Het juiste gebruik van -d, -t, en -dt is voor velen al moeilijk genoeg, bij de gebiedende wijs kan het nog lastiger worden.
(De gebiedende wijs heet ook wel imperatief. Het is als je iemand iets beveelt, maar het kan ook wel – veel vriendelijker – om een raad, advies, of verzoek gaan: ‘neemt u plaats’, ‘doe mee en win!’, enz.)
Zonder -t is het enkelvoud: ‘kom mee’, ‘doe het nou maar’, enz.
Met -t was vroeger meervoud: ‘komt allen tezamen’, ‘neemt u in acht’ enz. Maar dat wordt nu als ouderwets beschouwd en door stijlgidsen afgeraden.
Bij wederkerende werkwoorden *) is het weer lastiger, zeker met ‘u’ erbij. Het handigste is dan een werkwoord te nemen waar je verschil kunt horen.
‘Houdt u zich aan de regels’. Vergelijk: ‘vergist u zich niet’.
‘Houd u aan de regels’. Vergelijk: ‘vergis u niet’
In die onderste zinnen neemt ‘u’ de rol van ‘zich’ over, daarom werkt het anders dan in de bovenste voorbeelden.

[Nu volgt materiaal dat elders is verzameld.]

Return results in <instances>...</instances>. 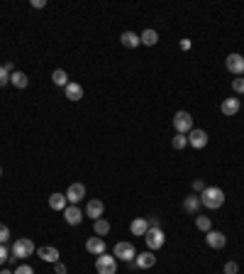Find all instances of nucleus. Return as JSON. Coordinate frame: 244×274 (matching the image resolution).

Zie over deze materie ook de Schrijfwijzer van Jan Renkema. In de rode editie van 2002 wordt de kwestie behandeld op blz. 334/335, paragraaf 5.11.3 Werkwoorden.
Zie ook de Taaladviesdienst van de Nederlandse Taalunie.
*) Wederkerige of wederkerende? Het verschil weet ik nooit, in elk geval, van die dingen met ‘zich’. In de ANS (Algemene Nederlandse Spraakkunst) zijn zulke zaken wel terug te vinden.
Inmiddels is dit me door enkele behulpzame personen uitgelegd:
wederkerende werkwoorden hebben ‘zich’ bij zich
(of een andere vorm van het persoonlijk voornaamwoord,
die je dan wederkerende voornaamwoorden noemt: ik vergis me, enz.)
Wederkerige voornaamwoorden zijn elkaar, elkander, en mekaar
(in België, en in informele spreektaal ook in Nederland), en
verouderde vormen zoals ‘malkander’.